Loobiesmith’s Weblog











I just read an article by Allison Van Dusen at Yahoo Finance. She writes that “[w]hile many victims of the bias have suspected their appearance has been hurting their careers, two new studies analyzing decades’ worth of research show just how pervasive the problem is. She explains that “[w]eight-based discrimination consistently affects every aspect of employment, from hiring to firing, promotions, pay allocation, career counselling and discipline.”
Further, she writes that “[t[he bulk of research has also shown that the bias tends to be felt most by overweight white women, who are battling both the glass ceiling and the stigma of being heavy. A 2004 study by Cornell University Associate Professor John Cawley found that when the average white woman puts on an additional 64 pounds, her wages drop 9%. (Some studies have shown that overweight white women are evaluated more harshly than overweight African American women and that African Americans tend to be more accepting of large body types, according to Roehling.)”

I hope I am NOT guilty of any copyright infringement here, and have credited Van Dusen below with a link to her full article in my attempt to fully credit her work. I had to include these quotes and to comment, simply to acknowledge that her article is exactly in keeping with my own perceived experience, particularly at times when I have been at my most overweight.

I am thankful that I am in the position to be able to correct my own body so that I will no longer experience such things! What about the millions whose bodies have manipulated them into being over weight. I do not understand how having the disease of obesity can equate with incompetence in anyone’s mind? Do they also think that people with diabetes, heart disease, or any other disease in which their body fights against them, can make them somehow stupid, incompetent or perhaps lazy or less willing to work than others? Why is obesity so funny or disgusting to the people who have and who continue to judge us?

Dataset excerpt:
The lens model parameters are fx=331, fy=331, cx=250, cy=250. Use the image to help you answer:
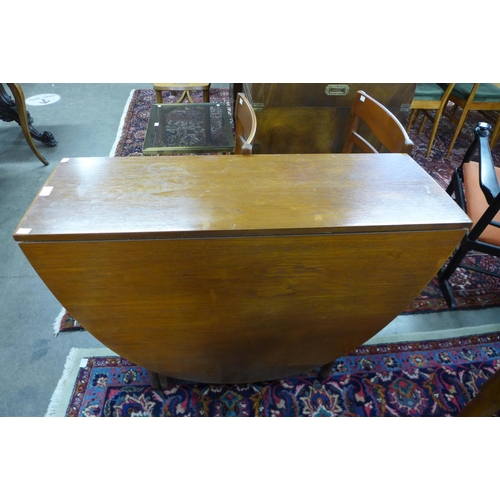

Problem description: Copy word for word the stretch of the blog post on weight bias at work from "I am thankful" through "to judge us?".

Response to the task:
I am thankful that I am in the position to be able to correct my own body so that I will no longer experience such things! What about the millions whose bodies have manipulated them into being over weight. I do not understand how having the disease of obesity can equate with incompetence in anyone’s mind? Do they also think that people with diabetes, heart disease, or any other disease in which their body fights against them, can make them somehow stupid, incompetent or perhaps lazy or less willing to work than others? Why is obesity so funny or disgusting to the people who have and who continue to judge us?